> _YOUR GOAL_: Can you copy out, unchanged, the lines of data from the line containing "Going from closest" through the final line of the data, both included?

*-*-*

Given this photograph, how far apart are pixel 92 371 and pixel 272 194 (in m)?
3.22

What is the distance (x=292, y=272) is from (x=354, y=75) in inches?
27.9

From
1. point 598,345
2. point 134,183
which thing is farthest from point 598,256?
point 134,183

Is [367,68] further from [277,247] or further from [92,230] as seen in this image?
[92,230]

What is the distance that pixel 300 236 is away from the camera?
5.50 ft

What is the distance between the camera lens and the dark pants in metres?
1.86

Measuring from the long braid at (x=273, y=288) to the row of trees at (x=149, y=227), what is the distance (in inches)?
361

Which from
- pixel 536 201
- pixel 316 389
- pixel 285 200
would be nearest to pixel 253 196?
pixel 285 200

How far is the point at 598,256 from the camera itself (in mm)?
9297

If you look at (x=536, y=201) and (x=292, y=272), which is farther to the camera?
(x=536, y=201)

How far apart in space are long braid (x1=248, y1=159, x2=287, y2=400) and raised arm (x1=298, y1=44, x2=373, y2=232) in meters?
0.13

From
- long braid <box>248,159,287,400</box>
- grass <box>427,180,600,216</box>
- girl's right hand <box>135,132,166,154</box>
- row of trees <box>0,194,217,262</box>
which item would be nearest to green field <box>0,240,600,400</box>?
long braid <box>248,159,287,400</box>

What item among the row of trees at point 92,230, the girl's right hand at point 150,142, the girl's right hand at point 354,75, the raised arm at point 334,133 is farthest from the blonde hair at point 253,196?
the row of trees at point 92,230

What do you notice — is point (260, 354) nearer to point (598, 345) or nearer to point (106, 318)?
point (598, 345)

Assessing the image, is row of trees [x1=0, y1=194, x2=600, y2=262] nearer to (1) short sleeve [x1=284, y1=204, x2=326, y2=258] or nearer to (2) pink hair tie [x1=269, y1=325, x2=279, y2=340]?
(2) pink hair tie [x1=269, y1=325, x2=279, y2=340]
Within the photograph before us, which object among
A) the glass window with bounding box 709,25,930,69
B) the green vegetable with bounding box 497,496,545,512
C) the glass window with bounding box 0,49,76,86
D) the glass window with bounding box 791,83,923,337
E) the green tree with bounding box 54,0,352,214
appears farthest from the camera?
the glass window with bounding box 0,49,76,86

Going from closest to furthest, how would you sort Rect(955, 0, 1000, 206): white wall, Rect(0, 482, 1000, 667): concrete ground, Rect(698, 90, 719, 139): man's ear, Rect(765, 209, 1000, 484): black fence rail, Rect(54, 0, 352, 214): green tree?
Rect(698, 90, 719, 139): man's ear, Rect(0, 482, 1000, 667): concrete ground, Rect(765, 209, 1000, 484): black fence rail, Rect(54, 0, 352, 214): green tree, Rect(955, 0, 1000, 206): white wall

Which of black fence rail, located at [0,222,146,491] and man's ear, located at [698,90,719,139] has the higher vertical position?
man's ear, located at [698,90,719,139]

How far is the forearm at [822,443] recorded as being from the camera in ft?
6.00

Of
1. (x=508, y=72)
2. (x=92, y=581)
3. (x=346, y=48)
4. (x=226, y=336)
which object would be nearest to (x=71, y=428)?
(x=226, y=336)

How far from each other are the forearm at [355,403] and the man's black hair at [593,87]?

*-*-*

> _ANSWER TO THIS TASK_:
Going from closest to furthest, how would you sort Rect(955, 0, 1000, 206): white wall, Rect(0, 482, 1000, 667): concrete ground, Rect(698, 90, 719, 139): man's ear, Rect(765, 209, 1000, 484): black fence rail, Rect(54, 0, 352, 214): green tree?
Rect(698, 90, 719, 139): man's ear, Rect(0, 482, 1000, 667): concrete ground, Rect(765, 209, 1000, 484): black fence rail, Rect(54, 0, 352, 214): green tree, Rect(955, 0, 1000, 206): white wall

Which of black fence rail, located at [0,222,146,491] and man's ear, located at [698,90,719,139] has the higher vertical position?
man's ear, located at [698,90,719,139]

How far is the forearm at [822,443] recorded as being from the camera in ft?
6.00

Of
1. (x=508, y=72)
2. (x=92, y=581)
3. (x=346, y=48)
4. (x=226, y=336)
which object would be nearest to (x=71, y=428)?
(x=226, y=336)

How far from each other are the forearm at [355,403] and the man's black hair at [593,87]?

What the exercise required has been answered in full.